Khrylx / PyTorch-RL

PyTorch implementation of Deep Reinforcement Learning: Policy Gradient methods (TRPO, PPO, A2C) and Generative Adversarial Imitation Learning (GAIL). Fast Fisher vector product TRPO.
MIT License
1.09k stars 186 forks source link

Implementation problem #27

Closed pengzhi1998 closed 3 years ago

pengzhi1998 commented 3 years ago

Hi Dr Yuan, firstly, thank you for your great work! However, when I implement PPO, the multiprocessing has a problem on my desktop. I'm using python3.6 with PyTorch 1.7.1 on Ubuntu 20.04 with CartPole-v0. In the first loop of i_iter in main_loop in ppo_gym.py, when evaluating the trained model, the code stucks. After testing, I find it is because in process-4 (one process created here, the action cannot be computed here which is weird. I didn't change anything, and I don't think the multiprocessing should affect the computing with the network. Do you have any idea why this happens?

pengzhi1998 commented 3 years ago

It seems that the computation of the network in the processes has been stuck for whatever reason. Is it caused by the PyTorch's version? (however I tried torch.0.4.0, the same problem happens)

Khrylx commented 3 years ago

Have you set the env variable as mentioned in README?

export OMP_NUM_THREADS=1
pengzhi1998 commented 3 years ago

Wow, it works this time, thanks! So this command will influence training in both CPU and GPU?
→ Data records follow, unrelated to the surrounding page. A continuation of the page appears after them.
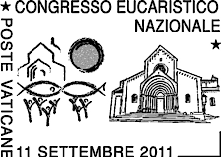 ★ CONGRESSO EUCARISTICO NAZIONALE ★

POSTE VATICANE

11 SETTEMBRE 2011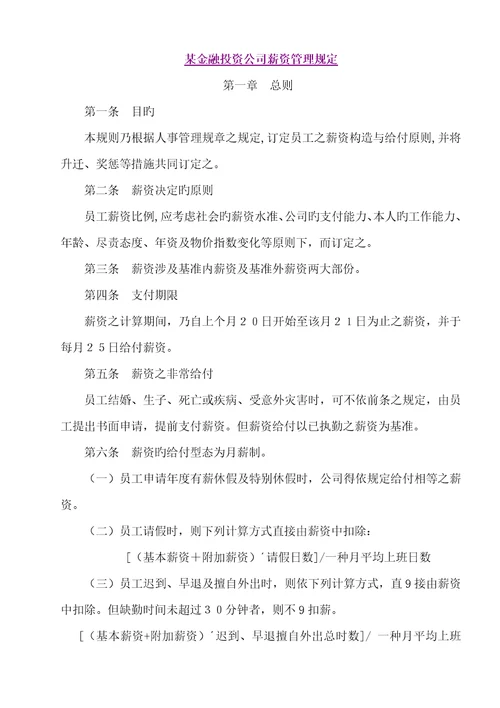 某金融投资公司薪资管理规定

第一章　总则

第一条　目旳

本规则乃根据人事管理规章之规定,订定员工之薪资构造与给付原则,并将升迁、奖惩等措施共同订定之。

第二条　薪资决定旳原则

员工薪资比例,应考虑社会旳薪资水准、公司旳支付能力、本人旳工作能力、年龄、尽责态度、年资及物价指数变化等原则下，而订定之。

第三条　薪资涉及基准内薪资及基准外薪资两大部份。

第四条　支付期限

薪资之计算期间，乃自上个月２０日开始至该月２１日为止之薪资，并于每月２５日给付薪资。

第五条　薪资之非常给付

员工结婚、生子、死亡或疾病、受意外灾害时，可不依前条之规定，由员工提出书面申请，提前支付薪资。但薪资给付以已执勤之薪资为基准。

第六条　薪资旳给付型态为月薪制。

（一）员工申请年度有薪休假及特别休假时，公司得依规定给付相等之薪资。

（二）员工请假时，则下列计算方式直接由薪资中扣除：

[（基本薪资＋附加薪资）ˊ请假日数]/一种月平均上班日数

（三）员工迟到、早退及擅自外出时，则依下列计算方式，直９接由薪资中扣除。但缺勤时间未超过３０分钟者，则不９扣薪。

[（基本薪资+附加薪资）ˊ迟到、早退擅自外出总时数]/ 一种月平均上班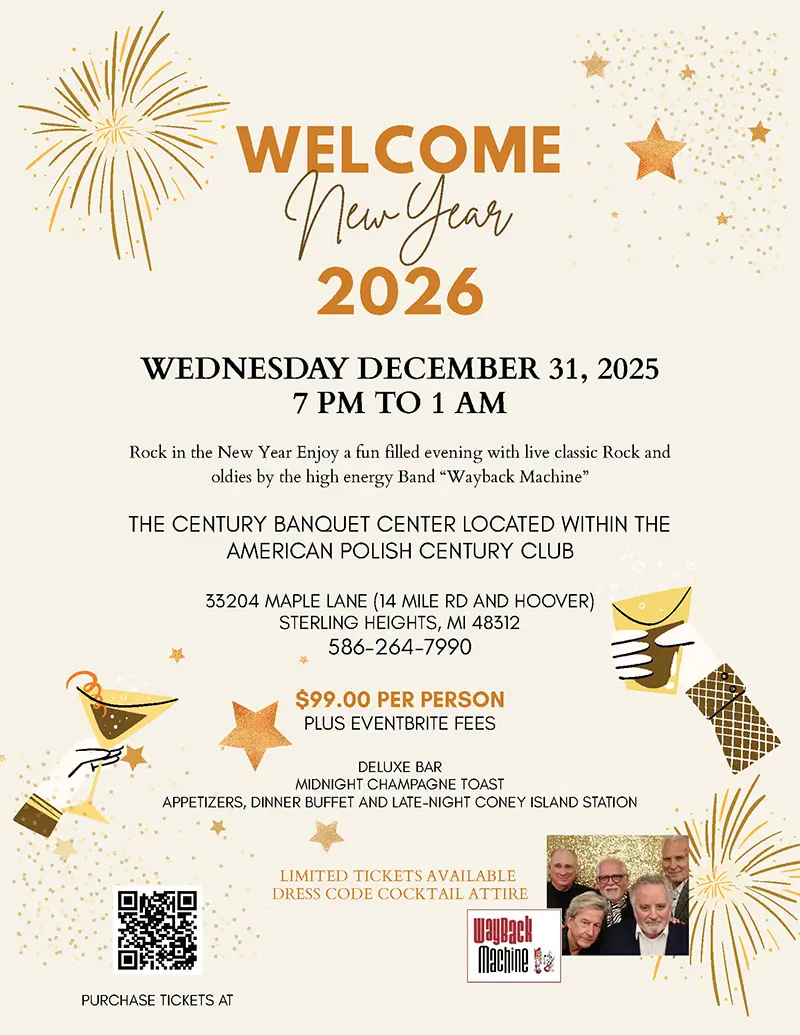 WELCOME
New Year
2026

WEDNESDAY DECEMBER 31, 2025
7 PM TO 1 AM

Rock in the New Year Enjoy a fun filled evening with live classic Rock and oldies by the high energy Band "Wayback Machine"

THE CENTURY BANQUET CENTER LOCATED WITHIN THE AMERICAN POLISH CENTURY CLUB

33204 MAPLE LANE (14 MILE RD AND HOOVER)
STERLING HEIGHTS, MI 48312
586-264-7990

$99.00 PER PERSON
PLUS EVENTBRITE FEES

DELUXE BAR
MIDNIGHT CHAMPAGNE TOAST
APPETIZERS, DINNER BUFFET AND LATE-NIGHT CONEY ISLAND STATION

LIMITED TICKETS AVAILABLE
DRESS CODE COCKTAIL ATTIRE

WayBack
Machine

PURCHASE TICKETS AT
Khrylx commented 3 years ago

It will only affect CPU based training. I have added it in code: https://github.com/Khrylx/PyTorch-RL/blob/72069237b4d86bcb9675b899ea94228019a4f003/core/agent.py#L7

So you won't need to manually set it and it won't affect other programs.

pengzhi1998 commented 3 years ago

Thank you!!!

pengzhi1998 commented 3 years ago

Sorry to bother you Dr. Yuan, but I have one more question, that I didn't find termination or join operation for the processes in the code. Is there a need to join the workers after they have been used?